Énoncé écrit A | Résumez le passage cité en deux phrases.
Énoncé écrit B | Réécrivez, dans le passage cité, tout ce qui va de « Jamais je n’ai » jusqu'à « intentions du photographe. », en remplaçant « pâtisserie » par « confiserie ».

Passage cité |
↓

YDIT-suit : Le Jardin de Giorgio Bassani, épisode 77/99, Chapitre 25 – début. L’hôtesse ne ménage pas ses effets.

(NOTA BENE : depuis la mise en ligne du précédent post, le 13 avril, date anniversaire de la mort de Giorgio Bassani – à ROME en 2000 – a eu lieu, à FERRARE, le 17 avril 2000, l’inhumation dans le cimitero ebraico, dont vous avez conservé la mémoire, au moins visuelle ?)

Chapitre 25

Jamais je n’ai pu résister à l’attraction des livres, neufs ou anciens, bons ou ratés. Bien que la plupart des volumes soit éditée en Italien, les piles de Silvia dans les escaliers m’intéressent. Je furète, feuillette, hume, grappille, on dirait un érotomane dans sa collection de « curiositas », un gourmand devant la pâtisserie. A Mantoue, les gâteaux à 2 euros, près de la place aux Erbes, je m’en souviens. A l’intérieur de quelques volumes, les marque-pages sont faits de cartes postales, de cartons d’invitation à des vernissages, même deux factures de librairie. Plusieurs photos, que je veille à ne pas déplacer après les avoir regardées. Aucune d’entre elles ne monte Silvia, ce qui recule encore le moment d’apprendre quoi que ce soit sur elle – dans la mesure où une photo exprime autre chose que les intentions du photographe.

Dans les pages de « La Montagne magique » je découvre la photo Noir et Blanc d’un beau vieillard, cadrage serré.

↑

Extrait de données |

↓

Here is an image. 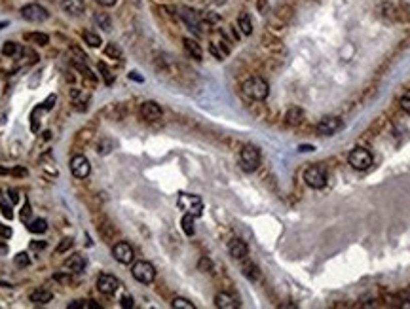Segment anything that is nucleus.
<instances>
[{
	"label": "nucleus",
	"instance_id": "23",
	"mask_svg": "<svg viewBox=\"0 0 410 309\" xmlns=\"http://www.w3.org/2000/svg\"><path fill=\"white\" fill-rule=\"evenodd\" d=\"M93 21H95V25L99 27V29H102V31H111V29H112L111 16H109V14H105V12H99V14H95Z\"/></svg>",
	"mask_w": 410,
	"mask_h": 309
},
{
	"label": "nucleus",
	"instance_id": "31",
	"mask_svg": "<svg viewBox=\"0 0 410 309\" xmlns=\"http://www.w3.org/2000/svg\"><path fill=\"white\" fill-rule=\"evenodd\" d=\"M82 40H84L87 46H91V48H99V46H101V38H99V35H95V33H87V31H85L84 35H82Z\"/></svg>",
	"mask_w": 410,
	"mask_h": 309
},
{
	"label": "nucleus",
	"instance_id": "44",
	"mask_svg": "<svg viewBox=\"0 0 410 309\" xmlns=\"http://www.w3.org/2000/svg\"><path fill=\"white\" fill-rule=\"evenodd\" d=\"M0 237H2V239H10V237H12V228L0 224Z\"/></svg>",
	"mask_w": 410,
	"mask_h": 309
},
{
	"label": "nucleus",
	"instance_id": "8",
	"mask_svg": "<svg viewBox=\"0 0 410 309\" xmlns=\"http://www.w3.org/2000/svg\"><path fill=\"white\" fill-rule=\"evenodd\" d=\"M112 256L120 264H131L133 258H135V250H133V247L129 245L128 241H118L112 247Z\"/></svg>",
	"mask_w": 410,
	"mask_h": 309
},
{
	"label": "nucleus",
	"instance_id": "18",
	"mask_svg": "<svg viewBox=\"0 0 410 309\" xmlns=\"http://www.w3.org/2000/svg\"><path fill=\"white\" fill-rule=\"evenodd\" d=\"M182 46H184V52H186L192 59L201 61L203 52H201V46H199L196 40H192V38H184V40H182Z\"/></svg>",
	"mask_w": 410,
	"mask_h": 309
},
{
	"label": "nucleus",
	"instance_id": "29",
	"mask_svg": "<svg viewBox=\"0 0 410 309\" xmlns=\"http://www.w3.org/2000/svg\"><path fill=\"white\" fill-rule=\"evenodd\" d=\"M68 309H101V305L95 303L93 300H76L68 303Z\"/></svg>",
	"mask_w": 410,
	"mask_h": 309
},
{
	"label": "nucleus",
	"instance_id": "21",
	"mask_svg": "<svg viewBox=\"0 0 410 309\" xmlns=\"http://www.w3.org/2000/svg\"><path fill=\"white\" fill-rule=\"evenodd\" d=\"M40 165H42L44 171L50 173L51 177H57V175H59V169H57V165H55V160H53V154H51V152H46V154L42 156Z\"/></svg>",
	"mask_w": 410,
	"mask_h": 309
},
{
	"label": "nucleus",
	"instance_id": "43",
	"mask_svg": "<svg viewBox=\"0 0 410 309\" xmlns=\"http://www.w3.org/2000/svg\"><path fill=\"white\" fill-rule=\"evenodd\" d=\"M31 213H33V211H31V205H29V201H25L23 211H21V220H23V222H27V220L31 218Z\"/></svg>",
	"mask_w": 410,
	"mask_h": 309
},
{
	"label": "nucleus",
	"instance_id": "3",
	"mask_svg": "<svg viewBox=\"0 0 410 309\" xmlns=\"http://www.w3.org/2000/svg\"><path fill=\"white\" fill-rule=\"evenodd\" d=\"M177 205H179V209H182L184 213L196 216V218L201 216V213H203V201L197 198V196H192V194H179Z\"/></svg>",
	"mask_w": 410,
	"mask_h": 309
},
{
	"label": "nucleus",
	"instance_id": "15",
	"mask_svg": "<svg viewBox=\"0 0 410 309\" xmlns=\"http://www.w3.org/2000/svg\"><path fill=\"white\" fill-rule=\"evenodd\" d=\"M215 305L219 309H236L239 307V301L232 294H228V292H219L215 296Z\"/></svg>",
	"mask_w": 410,
	"mask_h": 309
},
{
	"label": "nucleus",
	"instance_id": "10",
	"mask_svg": "<svg viewBox=\"0 0 410 309\" xmlns=\"http://www.w3.org/2000/svg\"><path fill=\"white\" fill-rule=\"evenodd\" d=\"M120 288V281L111 273H102L97 277V290L105 296H112Z\"/></svg>",
	"mask_w": 410,
	"mask_h": 309
},
{
	"label": "nucleus",
	"instance_id": "33",
	"mask_svg": "<svg viewBox=\"0 0 410 309\" xmlns=\"http://www.w3.org/2000/svg\"><path fill=\"white\" fill-rule=\"evenodd\" d=\"M171 305H173L175 309H196V305H194L190 300H186V298H175Z\"/></svg>",
	"mask_w": 410,
	"mask_h": 309
},
{
	"label": "nucleus",
	"instance_id": "41",
	"mask_svg": "<svg viewBox=\"0 0 410 309\" xmlns=\"http://www.w3.org/2000/svg\"><path fill=\"white\" fill-rule=\"evenodd\" d=\"M107 142H109V138H105V142L101 140V142L97 144V152H99V154H109V152L112 150V146H114V144L107 146Z\"/></svg>",
	"mask_w": 410,
	"mask_h": 309
},
{
	"label": "nucleus",
	"instance_id": "53",
	"mask_svg": "<svg viewBox=\"0 0 410 309\" xmlns=\"http://www.w3.org/2000/svg\"><path fill=\"white\" fill-rule=\"evenodd\" d=\"M8 25V23H6V21H2V23H0V27H6Z\"/></svg>",
	"mask_w": 410,
	"mask_h": 309
},
{
	"label": "nucleus",
	"instance_id": "48",
	"mask_svg": "<svg viewBox=\"0 0 410 309\" xmlns=\"http://www.w3.org/2000/svg\"><path fill=\"white\" fill-rule=\"evenodd\" d=\"M8 196H10V201H12V205H14V203H17V201H19V196H17V192H16V190H8Z\"/></svg>",
	"mask_w": 410,
	"mask_h": 309
},
{
	"label": "nucleus",
	"instance_id": "45",
	"mask_svg": "<svg viewBox=\"0 0 410 309\" xmlns=\"http://www.w3.org/2000/svg\"><path fill=\"white\" fill-rule=\"evenodd\" d=\"M55 101H57V95H50V97H48V99H46V101H44V110H51V108H53V103H55Z\"/></svg>",
	"mask_w": 410,
	"mask_h": 309
},
{
	"label": "nucleus",
	"instance_id": "36",
	"mask_svg": "<svg viewBox=\"0 0 410 309\" xmlns=\"http://www.w3.org/2000/svg\"><path fill=\"white\" fill-rule=\"evenodd\" d=\"M21 53H23V57H25V61L29 63V65H34V63L38 61V53L34 52V50H31V48H25V50H21Z\"/></svg>",
	"mask_w": 410,
	"mask_h": 309
},
{
	"label": "nucleus",
	"instance_id": "38",
	"mask_svg": "<svg viewBox=\"0 0 410 309\" xmlns=\"http://www.w3.org/2000/svg\"><path fill=\"white\" fill-rule=\"evenodd\" d=\"M0 211H2L4 218H8V220L14 218V211H12V205H10L8 201H0Z\"/></svg>",
	"mask_w": 410,
	"mask_h": 309
},
{
	"label": "nucleus",
	"instance_id": "13",
	"mask_svg": "<svg viewBox=\"0 0 410 309\" xmlns=\"http://www.w3.org/2000/svg\"><path fill=\"white\" fill-rule=\"evenodd\" d=\"M338 129H342V120H340V118H334V116L325 118V120H321V123L317 125V131H319L321 135H325V137H331V135H334Z\"/></svg>",
	"mask_w": 410,
	"mask_h": 309
},
{
	"label": "nucleus",
	"instance_id": "42",
	"mask_svg": "<svg viewBox=\"0 0 410 309\" xmlns=\"http://www.w3.org/2000/svg\"><path fill=\"white\" fill-rule=\"evenodd\" d=\"M197 267H199V271H211L213 264H211V260H209V258H201V260H199V264H197Z\"/></svg>",
	"mask_w": 410,
	"mask_h": 309
},
{
	"label": "nucleus",
	"instance_id": "14",
	"mask_svg": "<svg viewBox=\"0 0 410 309\" xmlns=\"http://www.w3.org/2000/svg\"><path fill=\"white\" fill-rule=\"evenodd\" d=\"M228 252H230V256L234 258V260H243V258L247 256V245H245V241L241 239H232L230 243H228Z\"/></svg>",
	"mask_w": 410,
	"mask_h": 309
},
{
	"label": "nucleus",
	"instance_id": "50",
	"mask_svg": "<svg viewBox=\"0 0 410 309\" xmlns=\"http://www.w3.org/2000/svg\"><path fill=\"white\" fill-rule=\"evenodd\" d=\"M298 150H300V152H314L316 148H314V146H310V144H308V146L302 144V146H298Z\"/></svg>",
	"mask_w": 410,
	"mask_h": 309
},
{
	"label": "nucleus",
	"instance_id": "25",
	"mask_svg": "<svg viewBox=\"0 0 410 309\" xmlns=\"http://www.w3.org/2000/svg\"><path fill=\"white\" fill-rule=\"evenodd\" d=\"M238 25H239V31L245 36L253 35V21H251V18H249L247 14H241V16H239Z\"/></svg>",
	"mask_w": 410,
	"mask_h": 309
},
{
	"label": "nucleus",
	"instance_id": "37",
	"mask_svg": "<svg viewBox=\"0 0 410 309\" xmlns=\"http://www.w3.org/2000/svg\"><path fill=\"white\" fill-rule=\"evenodd\" d=\"M72 243H74V241L70 239V237H65V239H63L59 245H57V249H55V254H63V252H67V250L72 247Z\"/></svg>",
	"mask_w": 410,
	"mask_h": 309
},
{
	"label": "nucleus",
	"instance_id": "27",
	"mask_svg": "<svg viewBox=\"0 0 410 309\" xmlns=\"http://www.w3.org/2000/svg\"><path fill=\"white\" fill-rule=\"evenodd\" d=\"M194 218H196V216H192V215H188V213H184V216H182V220H180V226H182V232L186 233V235H194V233H196Z\"/></svg>",
	"mask_w": 410,
	"mask_h": 309
},
{
	"label": "nucleus",
	"instance_id": "7",
	"mask_svg": "<svg viewBox=\"0 0 410 309\" xmlns=\"http://www.w3.org/2000/svg\"><path fill=\"white\" fill-rule=\"evenodd\" d=\"M21 18L31 21V23H42V21L50 18V14H48V10L44 8V6L33 2V4H27V6L21 8Z\"/></svg>",
	"mask_w": 410,
	"mask_h": 309
},
{
	"label": "nucleus",
	"instance_id": "6",
	"mask_svg": "<svg viewBox=\"0 0 410 309\" xmlns=\"http://www.w3.org/2000/svg\"><path fill=\"white\" fill-rule=\"evenodd\" d=\"M348 162L353 169L357 171H367L368 167L372 165V154L368 152L367 148H353L348 156Z\"/></svg>",
	"mask_w": 410,
	"mask_h": 309
},
{
	"label": "nucleus",
	"instance_id": "5",
	"mask_svg": "<svg viewBox=\"0 0 410 309\" xmlns=\"http://www.w3.org/2000/svg\"><path fill=\"white\" fill-rule=\"evenodd\" d=\"M304 182L306 186L314 190H321L327 184V171L321 165H312L304 171Z\"/></svg>",
	"mask_w": 410,
	"mask_h": 309
},
{
	"label": "nucleus",
	"instance_id": "17",
	"mask_svg": "<svg viewBox=\"0 0 410 309\" xmlns=\"http://www.w3.org/2000/svg\"><path fill=\"white\" fill-rule=\"evenodd\" d=\"M63 266L67 267L70 273H82L85 267V258L82 256V254H72V256H68L67 260H65Z\"/></svg>",
	"mask_w": 410,
	"mask_h": 309
},
{
	"label": "nucleus",
	"instance_id": "34",
	"mask_svg": "<svg viewBox=\"0 0 410 309\" xmlns=\"http://www.w3.org/2000/svg\"><path fill=\"white\" fill-rule=\"evenodd\" d=\"M14 262H16L17 267H27L29 264H31V258H29L27 252H17L16 258H14Z\"/></svg>",
	"mask_w": 410,
	"mask_h": 309
},
{
	"label": "nucleus",
	"instance_id": "39",
	"mask_svg": "<svg viewBox=\"0 0 410 309\" xmlns=\"http://www.w3.org/2000/svg\"><path fill=\"white\" fill-rule=\"evenodd\" d=\"M120 305L124 309H133L135 307V300L129 296V294H126V296H122V300H120Z\"/></svg>",
	"mask_w": 410,
	"mask_h": 309
},
{
	"label": "nucleus",
	"instance_id": "49",
	"mask_svg": "<svg viewBox=\"0 0 410 309\" xmlns=\"http://www.w3.org/2000/svg\"><path fill=\"white\" fill-rule=\"evenodd\" d=\"M97 2H99L101 6H105V8H111V6H114L118 0H97Z\"/></svg>",
	"mask_w": 410,
	"mask_h": 309
},
{
	"label": "nucleus",
	"instance_id": "19",
	"mask_svg": "<svg viewBox=\"0 0 410 309\" xmlns=\"http://www.w3.org/2000/svg\"><path fill=\"white\" fill-rule=\"evenodd\" d=\"M285 121L289 125H300L304 121V110L300 106H290L287 114H285Z\"/></svg>",
	"mask_w": 410,
	"mask_h": 309
},
{
	"label": "nucleus",
	"instance_id": "30",
	"mask_svg": "<svg viewBox=\"0 0 410 309\" xmlns=\"http://www.w3.org/2000/svg\"><path fill=\"white\" fill-rule=\"evenodd\" d=\"M19 52H21V48H19L16 42H12V40L4 42V46H2V55H4V57H16Z\"/></svg>",
	"mask_w": 410,
	"mask_h": 309
},
{
	"label": "nucleus",
	"instance_id": "47",
	"mask_svg": "<svg viewBox=\"0 0 410 309\" xmlns=\"http://www.w3.org/2000/svg\"><path fill=\"white\" fill-rule=\"evenodd\" d=\"M10 175H16V177H27V169H23V167H16V169H12V173Z\"/></svg>",
	"mask_w": 410,
	"mask_h": 309
},
{
	"label": "nucleus",
	"instance_id": "1",
	"mask_svg": "<svg viewBox=\"0 0 410 309\" xmlns=\"http://www.w3.org/2000/svg\"><path fill=\"white\" fill-rule=\"evenodd\" d=\"M243 93L247 95L253 101H264L270 95V86L264 78L260 76H251L243 82Z\"/></svg>",
	"mask_w": 410,
	"mask_h": 309
},
{
	"label": "nucleus",
	"instance_id": "4",
	"mask_svg": "<svg viewBox=\"0 0 410 309\" xmlns=\"http://www.w3.org/2000/svg\"><path fill=\"white\" fill-rule=\"evenodd\" d=\"M131 275H133V279H137L139 283L150 284L154 279H156V267H154L150 262L141 260V262H135V264H133V267H131Z\"/></svg>",
	"mask_w": 410,
	"mask_h": 309
},
{
	"label": "nucleus",
	"instance_id": "20",
	"mask_svg": "<svg viewBox=\"0 0 410 309\" xmlns=\"http://www.w3.org/2000/svg\"><path fill=\"white\" fill-rule=\"evenodd\" d=\"M31 301L33 303H36V305H44V303H48V301H51V298H53V294H51L50 290H46V288H36V290L31 292Z\"/></svg>",
	"mask_w": 410,
	"mask_h": 309
},
{
	"label": "nucleus",
	"instance_id": "40",
	"mask_svg": "<svg viewBox=\"0 0 410 309\" xmlns=\"http://www.w3.org/2000/svg\"><path fill=\"white\" fill-rule=\"evenodd\" d=\"M401 108L406 114H410V91H406V93L401 97Z\"/></svg>",
	"mask_w": 410,
	"mask_h": 309
},
{
	"label": "nucleus",
	"instance_id": "28",
	"mask_svg": "<svg viewBox=\"0 0 410 309\" xmlns=\"http://www.w3.org/2000/svg\"><path fill=\"white\" fill-rule=\"evenodd\" d=\"M27 230L31 233H44L48 230V222H46L44 218H36V220H33L31 224H27Z\"/></svg>",
	"mask_w": 410,
	"mask_h": 309
},
{
	"label": "nucleus",
	"instance_id": "9",
	"mask_svg": "<svg viewBox=\"0 0 410 309\" xmlns=\"http://www.w3.org/2000/svg\"><path fill=\"white\" fill-rule=\"evenodd\" d=\"M68 167H70V173H72L76 179H87L89 173H91V164H89V160L82 154L74 156V158L70 160V165H68Z\"/></svg>",
	"mask_w": 410,
	"mask_h": 309
},
{
	"label": "nucleus",
	"instance_id": "11",
	"mask_svg": "<svg viewBox=\"0 0 410 309\" xmlns=\"http://www.w3.org/2000/svg\"><path fill=\"white\" fill-rule=\"evenodd\" d=\"M180 19L186 23V27L192 31V33H196V35H201V18H199V14L197 12H194V10L190 8H182L180 10Z\"/></svg>",
	"mask_w": 410,
	"mask_h": 309
},
{
	"label": "nucleus",
	"instance_id": "35",
	"mask_svg": "<svg viewBox=\"0 0 410 309\" xmlns=\"http://www.w3.org/2000/svg\"><path fill=\"white\" fill-rule=\"evenodd\" d=\"M72 67H74V69H76V70H80V72H82V74H84L85 78H89L91 82H97V78H95L93 74H91V70H89V69H87V67H85V65H84V61H82V63H74Z\"/></svg>",
	"mask_w": 410,
	"mask_h": 309
},
{
	"label": "nucleus",
	"instance_id": "51",
	"mask_svg": "<svg viewBox=\"0 0 410 309\" xmlns=\"http://www.w3.org/2000/svg\"><path fill=\"white\" fill-rule=\"evenodd\" d=\"M129 78H131V80H137V82H143V78L139 76L137 72H131V74H129Z\"/></svg>",
	"mask_w": 410,
	"mask_h": 309
},
{
	"label": "nucleus",
	"instance_id": "2",
	"mask_svg": "<svg viewBox=\"0 0 410 309\" xmlns=\"http://www.w3.org/2000/svg\"><path fill=\"white\" fill-rule=\"evenodd\" d=\"M239 165H241V169L247 173H253L258 169V165H260V152H258V148L253 144H247L241 148V152H239Z\"/></svg>",
	"mask_w": 410,
	"mask_h": 309
},
{
	"label": "nucleus",
	"instance_id": "16",
	"mask_svg": "<svg viewBox=\"0 0 410 309\" xmlns=\"http://www.w3.org/2000/svg\"><path fill=\"white\" fill-rule=\"evenodd\" d=\"M61 8L68 16H82L85 10V2L84 0H61Z\"/></svg>",
	"mask_w": 410,
	"mask_h": 309
},
{
	"label": "nucleus",
	"instance_id": "24",
	"mask_svg": "<svg viewBox=\"0 0 410 309\" xmlns=\"http://www.w3.org/2000/svg\"><path fill=\"white\" fill-rule=\"evenodd\" d=\"M241 271H243V275L247 277L249 281H253V283L260 279V269H258V266H256V264H253V262H247L245 266L241 267Z\"/></svg>",
	"mask_w": 410,
	"mask_h": 309
},
{
	"label": "nucleus",
	"instance_id": "26",
	"mask_svg": "<svg viewBox=\"0 0 410 309\" xmlns=\"http://www.w3.org/2000/svg\"><path fill=\"white\" fill-rule=\"evenodd\" d=\"M105 55L109 57V59H122L124 57V52H122V48H120L118 44H114V42H111V44H107L105 46Z\"/></svg>",
	"mask_w": 410,
	"mask_h": 309
},
{
	"label": "nucleus",
	"instance_id": "32",
	"mask_svg": "<svg viewBox=\"0 0 410 309\" xmlns=\"http://www.w3.org/2000/svg\"><path fill=\"white\" fill-rule=\"evenodd\" d=\"M97 69H99V72H101V76L105 78V82L111 86L112 82H114V74L111 72V69H109L105 63H99V65H97Z\"/></svg>",
	"mask_w": 410,
	"mask_h": 309
},
{
	"label": "nucleus",
	"instance_id": "52",
	"mask_svg": "<svg viewBox=\"0 0 410 309\" xmlns=\"http://www.w3.org/2000/svg\"><path fill=\"white\" fill-rule=\"evenodd\" d=\"M12 169H6V167H0V175H10Z\"/></svg>",
	"mask_w": 410,
	"mask_h": 309
},
{
	"label": "nucleus",
	"instance_id": "46",
	"mask_svg": "<svg viewBox=\"0 0 410 309\" xmlns=\"http://www.w3.org/2000/svg\"><path fill=\"white\" fill-rule=\"evenodd\" d=\"M46 245H48L46 241H33V243H31V249H33V250H44V249H46Z\"/></svg>",
	"mask_w": 410,
	"mask_h": 309
},
{
	"label": "nucleus",
	"instance_id": "12",
	"mask_svg": "<svg viewBox=\"0 0 410 309\" xmlns=\"http://www.w3.org/2000/svg\"><path fill=\"white\" fill-rule=\"evenodd\" d=\"M141 116H143V120L146 121H158V120H162L163 110L158 103L146 101V103L141 104Z\"/></svg>",
	"mask_w": 410,
	"mask_h": 309
},
{
	"label": "nucleus",
	"instance_id": "22",
	"mask_svg": "<svg viewBox=\"0 0 410 309\" xmlns=\"http://www.w3.org/2000/svg\"><path fill=\"white\" fill-rule=\"evenodd\" d=\"M23 38L29 44H36V46H48L50 44V36L44 35V33H25Z\"/></svg>",
	"mask_w": 410,
	"mask_h": 309
},
{
	"label": "nucleus",
	"instance_id": "54",
	"mask_svg": "<svg viewBox=\"0 0 410 309\" xmlns=\"http://www.w3.org/2000/svg\"><path fill=\"white\" fill-rule=\"evenodd\" d=\"M51 2H53V0H51Z\"/></svg>",
	"mask_w": 410,
	"mask_h": 309
}]
</instances>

↑

Bonne réponse A | Incapable de résister aux livres, la personne qui raconte fouille les piles de Silvia dans les escaliers, bien que la plupart des volumes soient en italien, et y trouve des marque-pages faits de cartes postales, de cartons d'invitation et même de deux factures de librairie. Dans les pages de « La Montagne magique » se trouve la photo en noir et blanc d'un beau vieillard, en cadrage serré.

Bonne réponse B |
Jamais je n’ai pu résister à l’attraction des livres, neufs ou anciens, bons ou ratés. Bien que la plupart des volumes soit éditée en Italien, les piles de Silvia dans les escaliers m’intéressent. Je furète, feuillette, hume, grappille, on dirait un érotomane dans sa collection de « curiositas », un gourmand devant la confiserie. A Mantoue, les gâteaux à 2 euros, près de la place aux Erbes, je m’en souviens. A l’intérieur de quelques volumes, les marque-pages sont faits de cartes postales, de cartons d’invitation à des vernissages, même deux factures de librairie. Plusieurs photos, que je veille à ne pas déplacer après les avoir regardées. Aucune d’entre elles ne monte Silvia, ce qui recule encore le moment d’apprendre quoi que ce soit sur elle – dans la mesure où une photo exprime autre chose que les intentions du photographe.